* Work task: Repeat the lines below word for word, leaving out the pictures.
####################
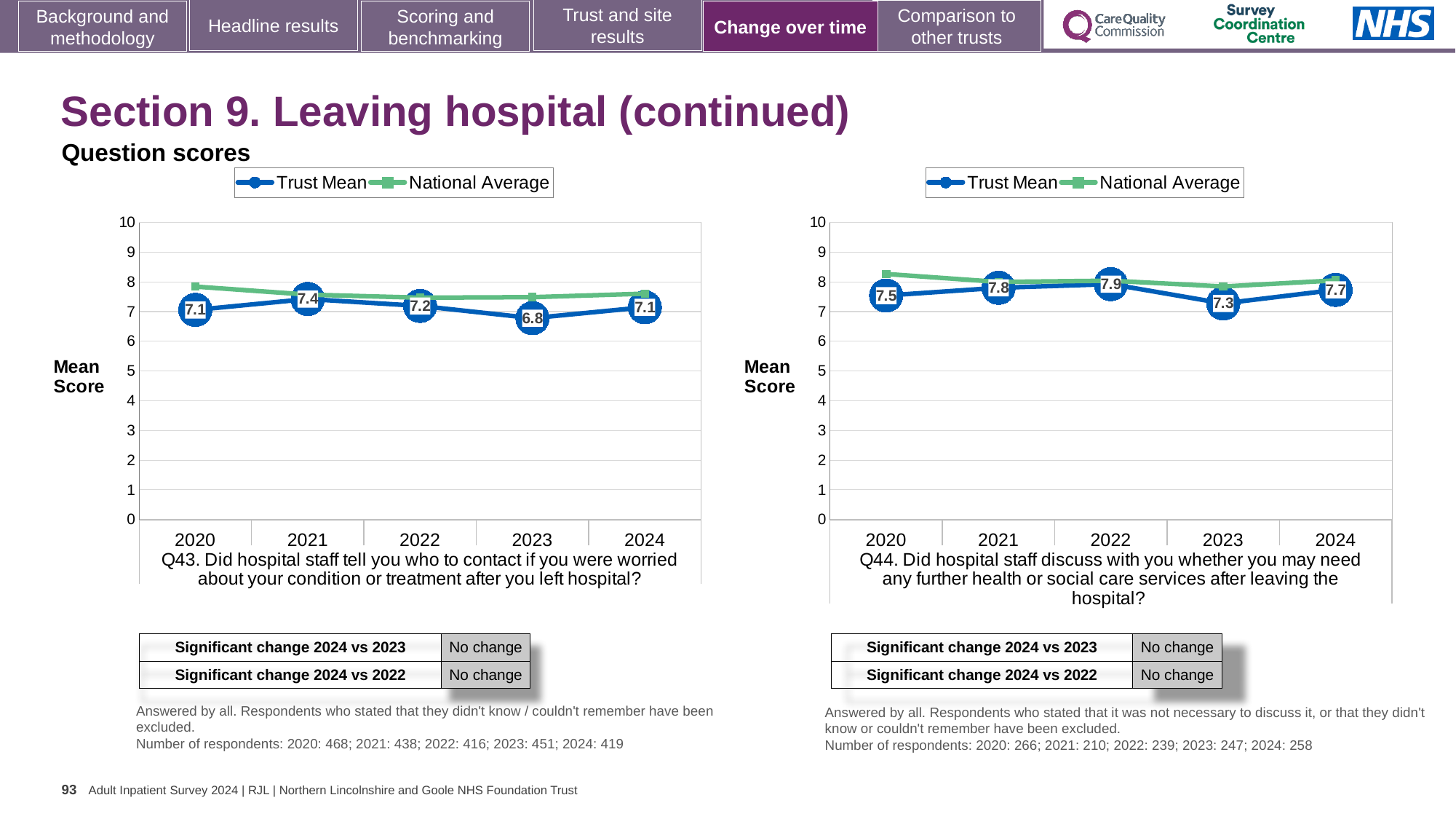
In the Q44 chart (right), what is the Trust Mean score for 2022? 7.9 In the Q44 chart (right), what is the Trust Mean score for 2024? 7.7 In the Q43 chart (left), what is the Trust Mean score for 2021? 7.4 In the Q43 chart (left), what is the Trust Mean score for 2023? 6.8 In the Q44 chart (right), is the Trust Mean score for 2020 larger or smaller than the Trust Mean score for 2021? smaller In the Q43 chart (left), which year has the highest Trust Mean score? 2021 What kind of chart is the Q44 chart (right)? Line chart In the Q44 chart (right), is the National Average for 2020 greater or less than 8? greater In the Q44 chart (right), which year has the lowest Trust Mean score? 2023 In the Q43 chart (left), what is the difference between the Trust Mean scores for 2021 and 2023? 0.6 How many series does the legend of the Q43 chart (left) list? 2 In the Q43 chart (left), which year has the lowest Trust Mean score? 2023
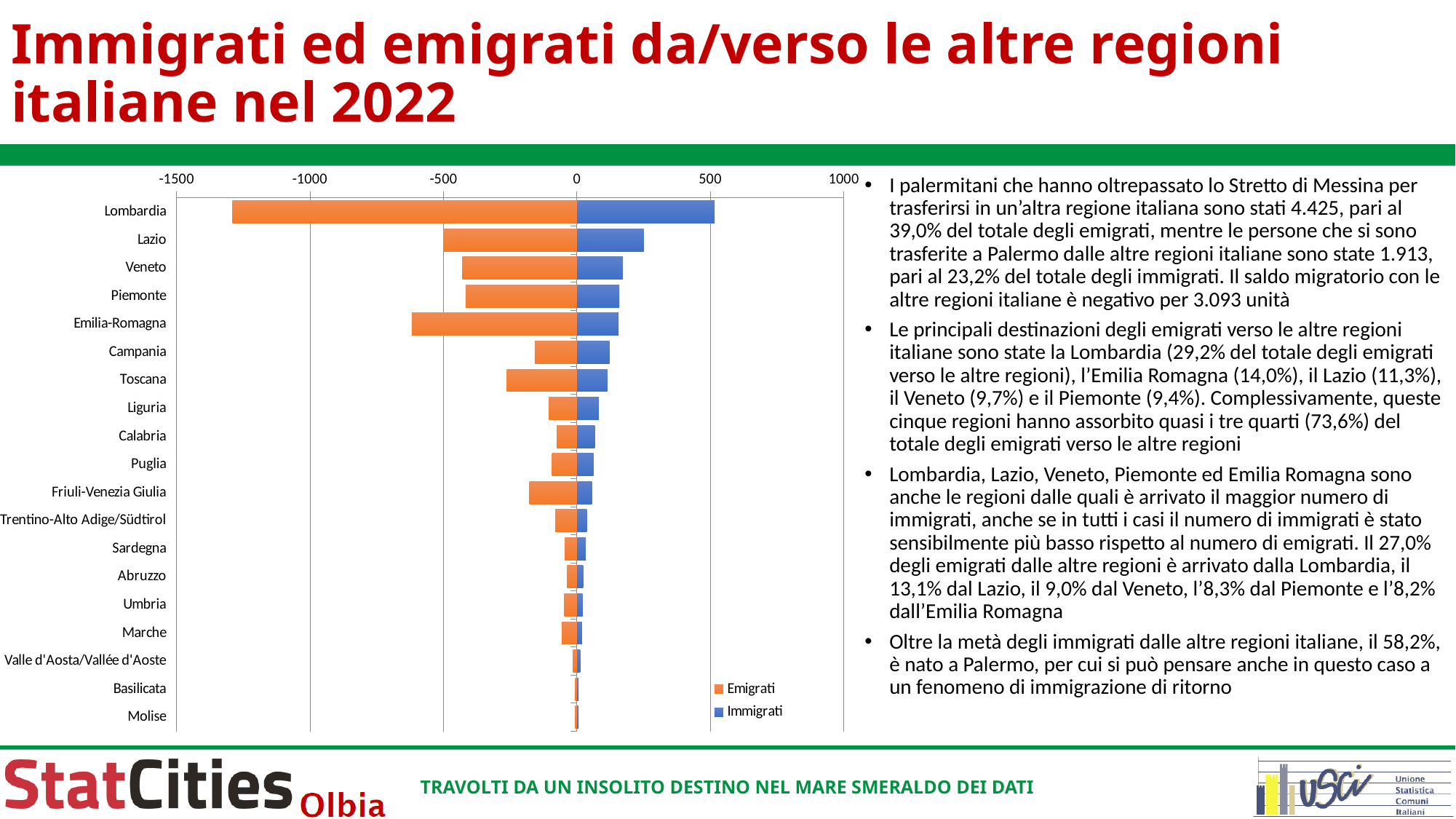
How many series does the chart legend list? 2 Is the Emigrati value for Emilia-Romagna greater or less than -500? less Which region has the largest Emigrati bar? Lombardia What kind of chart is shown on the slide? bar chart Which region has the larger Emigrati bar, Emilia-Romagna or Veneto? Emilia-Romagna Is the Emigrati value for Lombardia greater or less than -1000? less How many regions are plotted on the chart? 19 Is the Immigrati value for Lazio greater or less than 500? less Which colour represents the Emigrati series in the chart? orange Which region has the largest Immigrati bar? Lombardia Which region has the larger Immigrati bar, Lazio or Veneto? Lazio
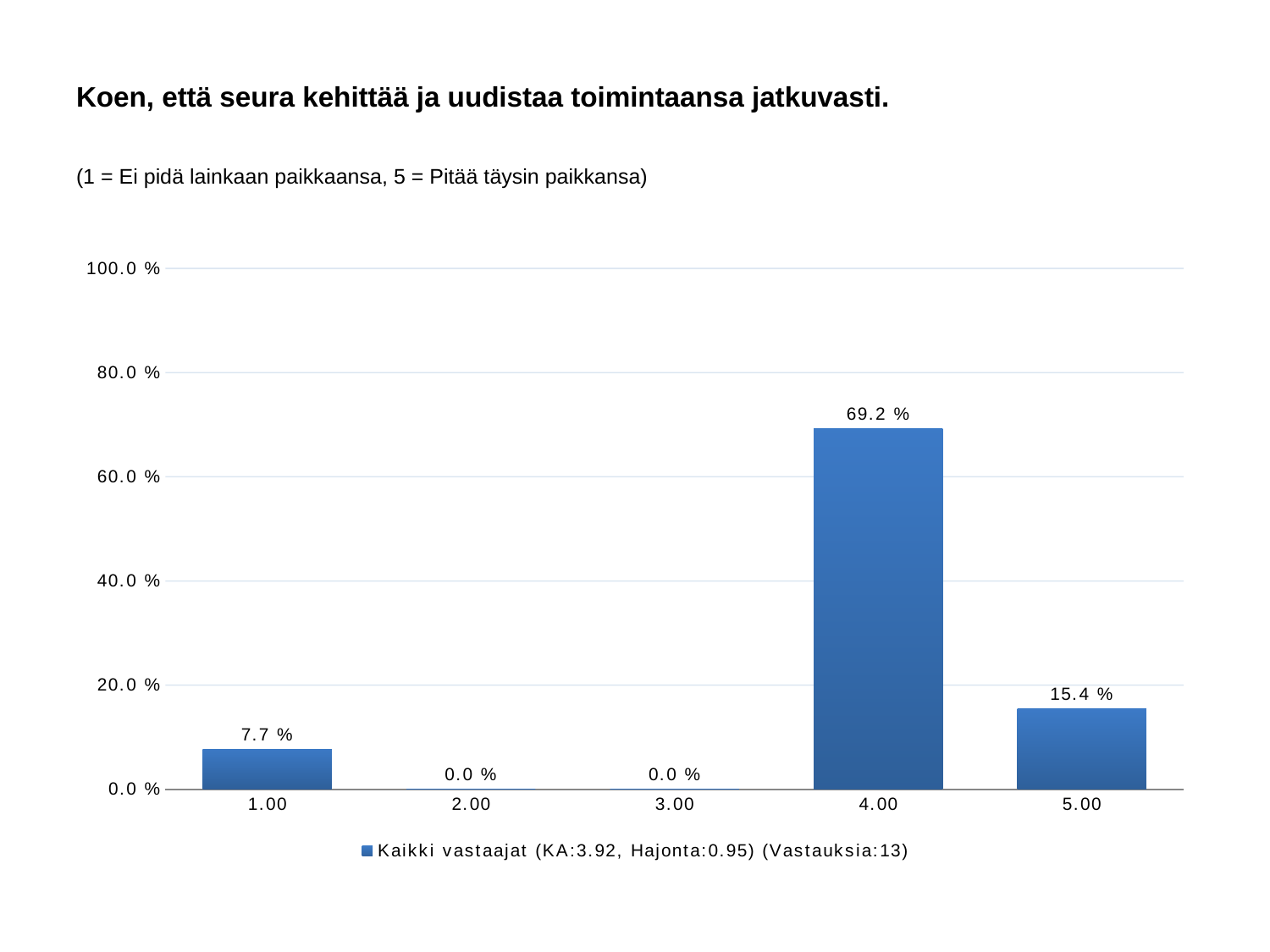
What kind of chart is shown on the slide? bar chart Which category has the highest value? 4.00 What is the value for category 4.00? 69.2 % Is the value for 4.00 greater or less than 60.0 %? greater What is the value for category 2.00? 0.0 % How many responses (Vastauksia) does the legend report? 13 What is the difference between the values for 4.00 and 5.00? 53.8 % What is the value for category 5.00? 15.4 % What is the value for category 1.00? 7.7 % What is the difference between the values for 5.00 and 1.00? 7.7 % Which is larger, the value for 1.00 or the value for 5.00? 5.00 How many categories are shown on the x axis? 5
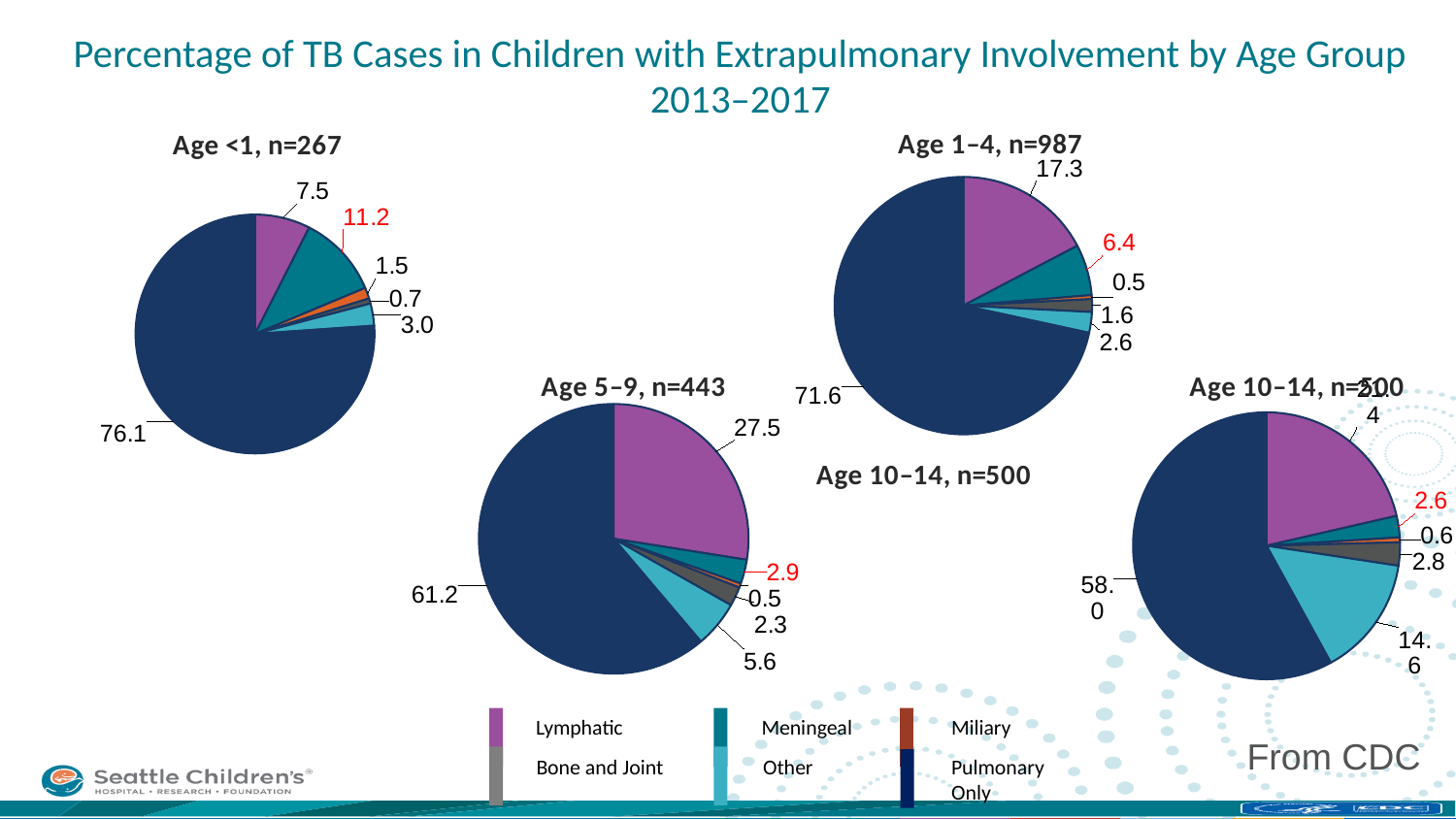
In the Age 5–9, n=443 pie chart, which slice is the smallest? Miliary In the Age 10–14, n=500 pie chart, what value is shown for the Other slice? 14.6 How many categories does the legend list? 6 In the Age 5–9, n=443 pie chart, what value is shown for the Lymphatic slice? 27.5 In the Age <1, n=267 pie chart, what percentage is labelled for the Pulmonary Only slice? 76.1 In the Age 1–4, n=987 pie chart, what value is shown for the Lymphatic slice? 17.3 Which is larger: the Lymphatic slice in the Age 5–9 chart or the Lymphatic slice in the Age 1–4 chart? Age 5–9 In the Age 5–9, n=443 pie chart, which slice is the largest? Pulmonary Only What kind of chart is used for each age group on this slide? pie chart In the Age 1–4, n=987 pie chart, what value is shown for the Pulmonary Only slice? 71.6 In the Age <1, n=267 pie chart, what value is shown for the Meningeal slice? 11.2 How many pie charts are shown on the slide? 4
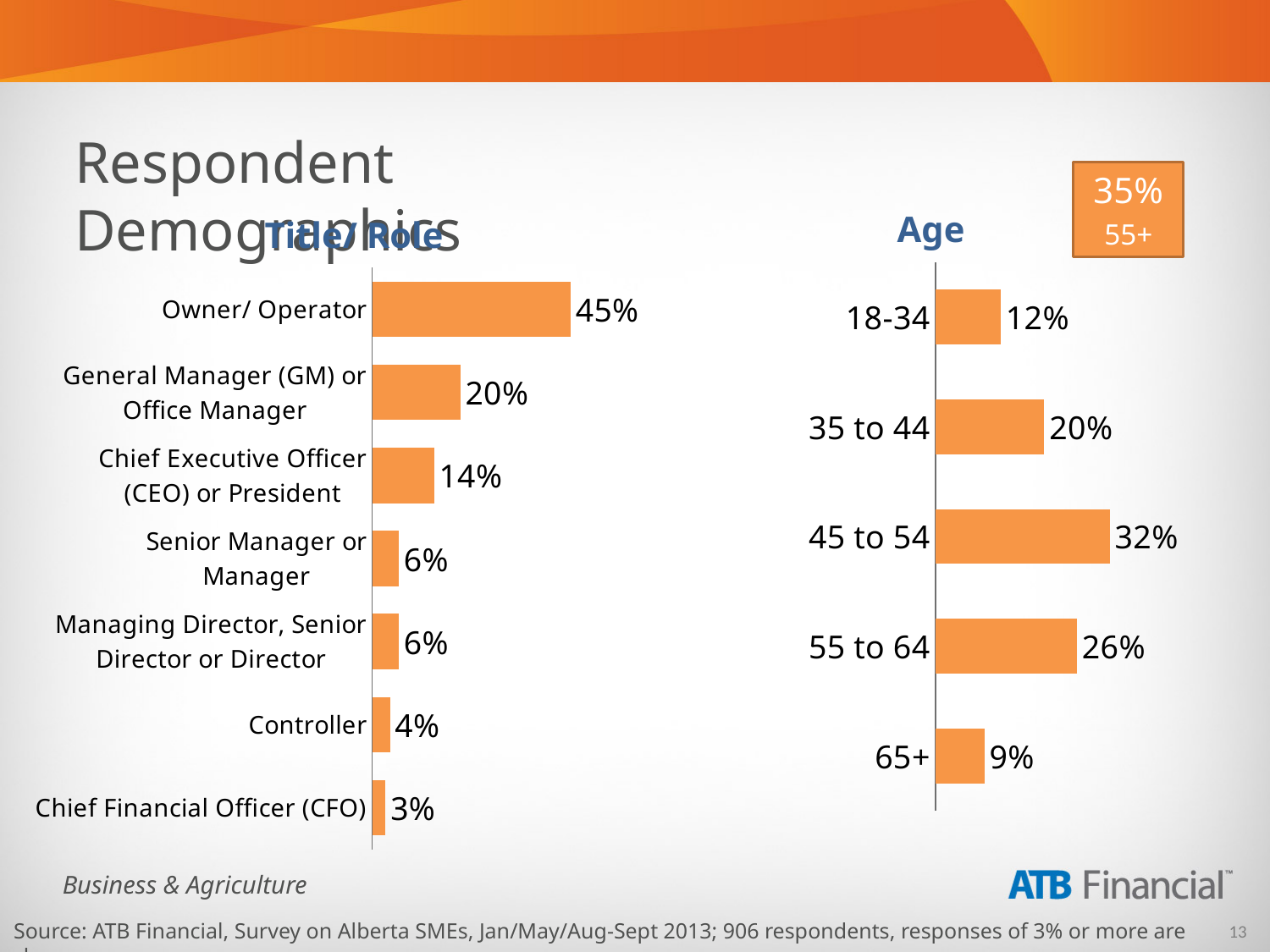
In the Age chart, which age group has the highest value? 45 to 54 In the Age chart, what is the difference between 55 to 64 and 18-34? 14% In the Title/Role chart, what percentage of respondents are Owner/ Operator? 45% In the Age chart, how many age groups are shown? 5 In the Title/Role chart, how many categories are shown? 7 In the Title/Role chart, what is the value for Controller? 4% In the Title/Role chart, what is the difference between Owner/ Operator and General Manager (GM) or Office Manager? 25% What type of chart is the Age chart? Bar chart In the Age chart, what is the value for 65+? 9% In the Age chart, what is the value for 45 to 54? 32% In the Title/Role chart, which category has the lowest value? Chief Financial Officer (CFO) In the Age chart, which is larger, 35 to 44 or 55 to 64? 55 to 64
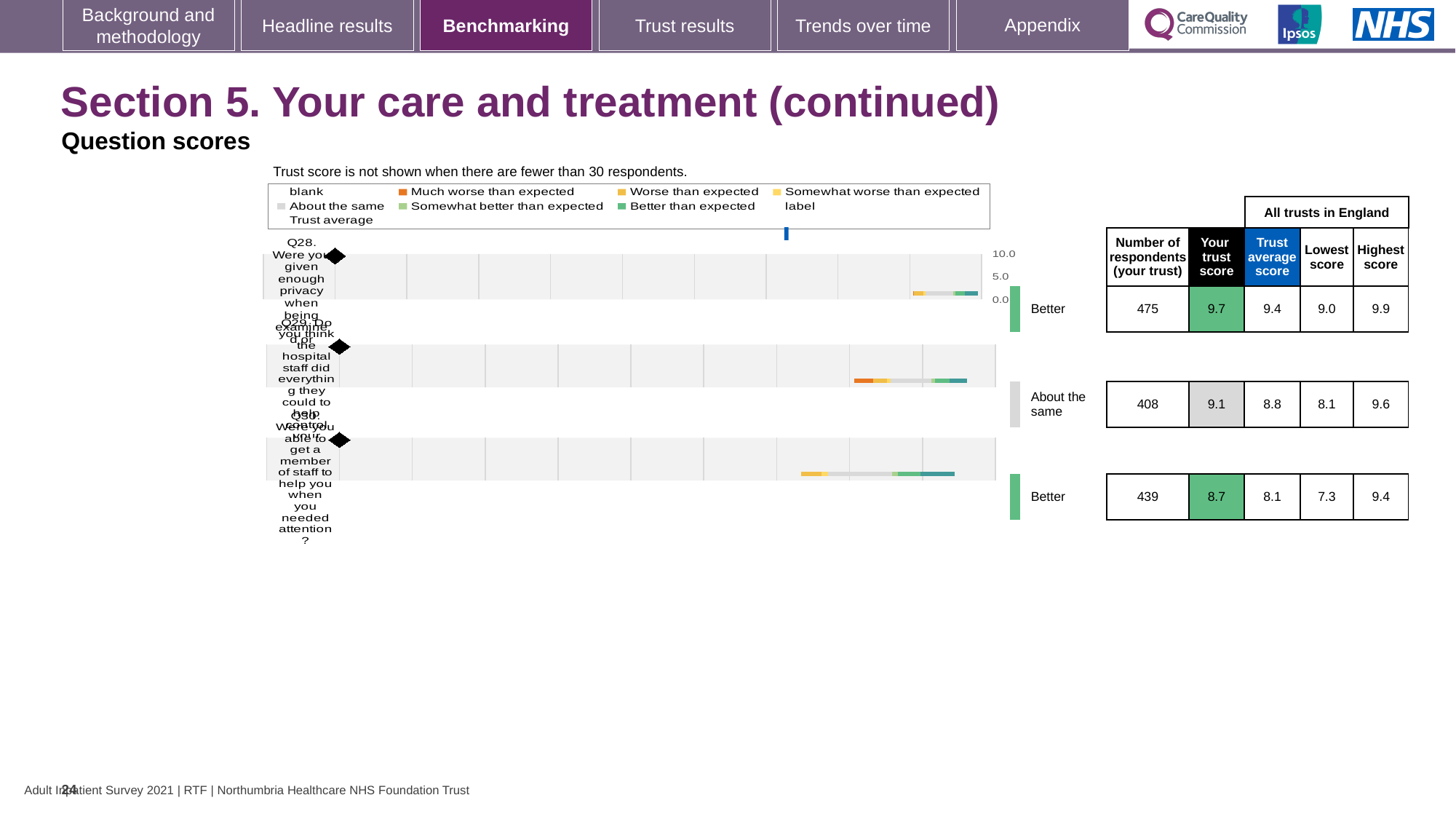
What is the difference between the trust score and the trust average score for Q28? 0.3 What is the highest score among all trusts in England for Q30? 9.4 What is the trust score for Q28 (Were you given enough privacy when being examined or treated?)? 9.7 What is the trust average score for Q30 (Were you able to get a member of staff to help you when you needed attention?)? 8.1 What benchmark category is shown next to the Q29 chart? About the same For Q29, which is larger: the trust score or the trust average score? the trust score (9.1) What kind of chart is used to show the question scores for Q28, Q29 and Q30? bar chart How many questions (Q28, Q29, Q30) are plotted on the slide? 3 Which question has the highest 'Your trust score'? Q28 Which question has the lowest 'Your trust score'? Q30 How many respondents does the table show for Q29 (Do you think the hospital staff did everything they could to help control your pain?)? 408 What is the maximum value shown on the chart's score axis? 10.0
####################
* Written answer:
In the Q44 chart (right), what is the Trust Mean score for 2022? 7.9 In the Q44 chart (right), what is the Trust Mean score for 2024? 7.7 In the Q43 chart (left), what is the Trust Mean score for 2021? 7.4 In the Q43 chart (left), what is the Trust Mean score for 2023? 6.8 In the Q44 chart (right), is the Trust Mean score for 2020 larger or smaller than the Trust Mean score for 2021? smaller In the Q43 chart (left), which year has the highest Trust Mean score? 2021 What kind of chart is the Q44 chart (right)? Line chart In the Q44 chart (right), is the National Average for 2020 greater or less than 8? greater In the Q44 chart (right), which year has the lowest Trust Mean score? 2023 In the Q43 chart (left), what is the difference between the Trust Mean scores for 2021 and 2023? 0.6 How many series does the legend of the Q43 chart (left) list? 2 In the Q43 chart (left), which year has the lowest Trust Mean score? 2023
How many series does the chart legend list? 2 Is the Emigrati value for Emilia-Romagna greater or less than -500? less Which region has the largest Emigrati bar? Lombardia What kind of chart is shown on the slide? bar chart Which region has the larger Emigrati bar, Emilia-Romagna or Veneto? Emilia-Romagna Is the Emigrati value for Lombardia greater or less than -1000? less How many regions are plotted on the chart? 19 Is the Immigrati value for Lazio greater or less than 500? less Which colour represents the Emigrati series in the chart? orange Which region has the largest Immigrati bar? Lombardia Which region has the larger Immigrati bar, Lazio or Veneto? Lazio
What kind of chart is shown on the slide? bar chart Which category has the highest value? 4.00 What is the value for category 4.00? 69.2 % Is the value for 4.00 greater or less than 60.0 %? greater What is the value for category 2.00? 0.0 % How many responses (Vastauksia) does the legend report? 13 What is the difference between the values for 4.00 and 5.00? 53.8 % What is the value for category 5.00? 15.4 % What is the value for category 1.00? 7.7 % What is the difference between the values for 5.00 and 1.00? 7.7 % Which is larger, the value for 1.00 or the value for 5.00? 5.00 How many categories are shown on the x axis? 5
In the Age 5–9, n=443 pie chart, which slice is the smallest? Miliary In the Age 10–14, n=500 pie chart, what value is shown for the Other slice? 14.6 How many categories does the legend list? 6 In the Age 5–9, n=443 pie chart, what value is shown for the Lymphatic slice? 27.5 In the Age <1, n=267 pie chart, what percentage is labelled for the Pulmonary Only slice? 76.1 In the Age 1–4, n=987 pie chart, what value is shown for the Lymphatic slice? 17.3 Which is larger: the Lymphatic slice in the Age 5–9 chart or the Lymphatic slice in the Age 1–4 chart? Age 5–9 In the Age 5–9, n=443 pie chart, which slice is the largest? Pulmonary Only What kind of chart is used for each age group on this slide? pie chart In the Age 1–4, n=987 pie chart, what value is shown for the Pulmonary Only slice? 71.6 In the Age <1, n=267 pie chart, what value is shown for the Meningeal slice? 11.2 How many pie charts are shown on the slide? 4
In the Age chart, which age group has the highest value? 45 to 54 In the Age chart, what is the difference between 55 to 64 and 18-34? 14% In the Title/Role chart, what percentage of respondents are Owner/ Operator? 45% In the Age chart, how many age groups are shown? 5 In the Title/Role chart, how many categories are shown? 7 In the Title/Role chart, what is the value for Controller? 4% In the Title/Role chart, what is the difference between Owner/ Operator and General Manager (GM) or Office Manager? 25% What type of chart is the Age chart? Bar chart In the Age chart, what is the value for 65+? 9% In the Age chart, what is the value for 45 to 54? 32% In the Title/Role chart, which category has the lowest value? Chief Financial Officer (CFO) In the Age chart, which is larger, 35 to 44 or 55 to 64? 55 to 64
What is the difference between the trust score and the trust average score for Q28? 0.3 What is the highest score among all trusts in England for Q30? 9.4 What is the trust score for Q28 (Were you given enough privacy when being examined or treated?)? 9.7 What is the trust average score for Q30 (Were you able to get a member of staff to help you when you needed attention?)? 8.1 What benchmark category is shown next to the Q29 chart? About the same For Q29, which is larger: the trust score or the trust average score? the trust score (9.1) What kind of chart is used to show the question scores for Q28, Q29 and Q30? bar chart How many questions (Q28, Q29, Q30) are plotted on the slide? 3 Which question has the highest 'Your trust score'? Q28 Which question has the lowest 'Your trust score'? Q30 How many respondents does the table show for Q29 (Do you think the hospital staff did everything they could to help control your pain?)? 408 What is the maximum value shown on the chart's score axis? 10.0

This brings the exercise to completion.